> **O que se pede**:
1. Responda com base no trecho fornecido:
(a) Em que mês e ano Saint Hilaire esteve em Valença?
(b) Por quanto os dois franceses venderam as plantações de café?
(c) Quantos filhos vieram do consórcio com D. Escolástica?
2. Transforme em lista o parágrafo do trecho fornecido que começa com "Do seu consórcio com D. Escolástica", mantendo os nomes e os anos de nascimento.

Saint Hilaire, ao deixar, em 1822, o Caminho Velho das Minas para seguir pelo “caminho da terra” e passando por Ubá (lugar de gratas reminiscências), em direção a Valença, constatou que, às margens do Paraíba, perto de Ubá, havia canaviais, mandiocais e cafezais, e que Valença “não passava ainda de miserável aldeia de mesquinhas vendolas onde quase só se vendia cachaça”. O botânico francês, relatando o que vira em Valença, em fevereiro de 1822, refere a que “por ali encontrara dois franceses estabelecidos no lugar denominado Aldea das Cobras. Havia bastante tempo que habitavam o distrito valenciano de cujas terras gabaram muito a fertilidade. Tinham feito pelas próprias mãos considerável plantação de café, nas terras de um desembargador Loureiro, homem desmoralizado pelos seus costumes e falta de probidade, achando que não cumpria as cláusulas a que se obrigara para com eles e temendo alguma trapaça, venderam as plantações por duzentos mil réis antes que produzissem. E assegura-se que, nesse mesmo ano, o comprador ou o próprio Loureiro, que ficara em seu lugar, lucrara dois mil cruzados.”

 

O período esplendoroso da lavoura de Valença se caracteriza pela sua pujança cafeeira.

 

Segundo nos relata o historiador de renome E. Taunay, em seu artigo intitulado “Da cana e do trigo ao ouro e ao café”, publicado no “Jornal do Comércio”, de 29-8-1937, —. “emigrara para o Brasil, com o irmão mais velho, Manoel Leite Ribeiro (falecido em S. João del-Rei em 1773) teve José Leite Ribeiro lavras de ouro no Rio das Mortes, lavouras de cana e cereais e fazenda de criar. Foi algum tempo sócio do Capitão Francisco José Teixeira (1750-1787) também português. Em 1799 ainda minerava como “mineiro da fábrica avultada”, tendo como seus sócios seu filho o Capitão Manoel Ferreira Leite e o Tenente Joaquim do Rêgo Barros. Requereram naquele milésimo sessenta datas no veío do rio Prêto e no de diversos ribeirões deste afluente, com quadras e sobre quadras, o que lhes foi deferido pelo Guarda-Mór do Distrito do Rio do Peixe”.

 

“Do seu consórcio com D. Escolástica vieram treze filhos, dos quais muitos sobressaíram na primeira fila dos maiores promotores do grande rush no vale do Paraíba, no Rio de Janeiro e Minas Gerais. Constituíram família, tendo hoje largas descendências dentre os filhos José Leite Ribeiro, o moço (n. em 1764); Manoel Ferreira Leite (1767); Joaquim Leite Ribeiro (1772); Antônio Leite Ribeiro (1776); Francisco Leite Ribeiro (1780); Custódio Ferreira Leite, Barão de Aiuruoca (1782); Anastácío Leite Ribeiro (1787); Floriano Leite Ribeiro (1790). Além destes, tivera ainda o casal, o padre João Ferreira Leite Ribeiro (n. em 1769) e Domingos Ferreira Leite (n. em 1783)”.

> **Trechos das entradas**:

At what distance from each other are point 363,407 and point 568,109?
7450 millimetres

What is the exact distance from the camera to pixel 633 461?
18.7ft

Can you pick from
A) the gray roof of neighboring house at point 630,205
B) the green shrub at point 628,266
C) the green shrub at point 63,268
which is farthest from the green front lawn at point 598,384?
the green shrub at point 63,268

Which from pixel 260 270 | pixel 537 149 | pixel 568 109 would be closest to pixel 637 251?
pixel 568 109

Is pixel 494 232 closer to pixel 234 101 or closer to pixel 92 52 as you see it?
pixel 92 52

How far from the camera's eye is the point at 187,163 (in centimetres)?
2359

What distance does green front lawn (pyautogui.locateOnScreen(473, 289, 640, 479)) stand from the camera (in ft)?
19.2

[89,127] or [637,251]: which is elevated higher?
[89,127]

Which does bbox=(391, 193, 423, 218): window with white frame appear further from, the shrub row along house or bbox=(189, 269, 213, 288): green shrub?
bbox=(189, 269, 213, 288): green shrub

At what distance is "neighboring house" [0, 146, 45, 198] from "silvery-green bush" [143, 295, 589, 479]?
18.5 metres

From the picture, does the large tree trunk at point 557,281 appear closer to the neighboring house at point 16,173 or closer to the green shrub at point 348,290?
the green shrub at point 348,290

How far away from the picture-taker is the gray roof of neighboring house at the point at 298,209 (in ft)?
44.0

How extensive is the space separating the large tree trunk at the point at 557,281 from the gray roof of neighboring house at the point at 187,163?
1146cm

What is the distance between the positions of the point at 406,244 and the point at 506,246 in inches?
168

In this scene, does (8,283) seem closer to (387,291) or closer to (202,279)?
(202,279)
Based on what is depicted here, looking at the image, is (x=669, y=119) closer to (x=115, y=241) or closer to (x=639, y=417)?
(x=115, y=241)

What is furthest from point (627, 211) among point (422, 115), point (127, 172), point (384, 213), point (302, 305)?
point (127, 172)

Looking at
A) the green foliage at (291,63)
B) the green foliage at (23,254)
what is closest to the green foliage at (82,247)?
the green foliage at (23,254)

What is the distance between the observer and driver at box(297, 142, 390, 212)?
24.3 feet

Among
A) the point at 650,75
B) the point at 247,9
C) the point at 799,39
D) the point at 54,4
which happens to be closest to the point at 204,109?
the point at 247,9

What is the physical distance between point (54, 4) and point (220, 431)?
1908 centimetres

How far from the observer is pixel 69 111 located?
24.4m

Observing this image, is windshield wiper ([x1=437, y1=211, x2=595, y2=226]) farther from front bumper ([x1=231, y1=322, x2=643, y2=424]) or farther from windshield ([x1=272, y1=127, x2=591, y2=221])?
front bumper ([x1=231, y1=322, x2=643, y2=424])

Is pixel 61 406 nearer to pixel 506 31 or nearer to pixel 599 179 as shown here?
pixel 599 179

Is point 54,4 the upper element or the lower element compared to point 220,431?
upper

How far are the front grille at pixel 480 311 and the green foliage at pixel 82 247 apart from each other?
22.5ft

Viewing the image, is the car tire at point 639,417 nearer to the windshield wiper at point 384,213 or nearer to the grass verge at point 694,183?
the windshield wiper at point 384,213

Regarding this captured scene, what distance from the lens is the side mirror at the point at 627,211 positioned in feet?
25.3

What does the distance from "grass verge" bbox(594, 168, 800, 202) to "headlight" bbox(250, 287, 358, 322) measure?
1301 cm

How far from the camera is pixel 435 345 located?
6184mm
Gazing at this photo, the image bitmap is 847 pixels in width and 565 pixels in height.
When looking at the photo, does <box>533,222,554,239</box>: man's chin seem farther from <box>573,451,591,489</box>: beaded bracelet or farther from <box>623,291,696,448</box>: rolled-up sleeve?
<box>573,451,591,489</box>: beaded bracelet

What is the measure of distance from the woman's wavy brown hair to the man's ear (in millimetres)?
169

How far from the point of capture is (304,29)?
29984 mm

> **Resultados por tarefa**:
1.
(a) Em fevereiro de 1822.
(b) Por duzentos mil réis.
(c) Treze filhos.

2.
Do consórcio com D. Escolástica nasceram treze filhos. Muitos deles se destacaram entre os maiores promotores do grande rush no vale do Paraíba, no Rio de Janeiro e em Minas Gerais.

Filhos que constituíram família e têm hoje largas descendências:
- José Leite Ribeiro, o moço (1764)
- Manoel Ferreira Leite (1767)
- Joaquim Leite Ribeiro (1772)
- Antônio Leite Ribeiro (1776)
- Francisco Leite Ribeiro (1780)
- Custódio Ferreira Leite, Barão de Aiuruoca (1782)
- Anastácío Leite Ribeiro (1787)
- Floriano Leite Ribeiro (1790)

Outros filhos do casal:
- padre João Ferreira Leite Ribeiro (1769)
- Domingos Ferreira Leite (1783)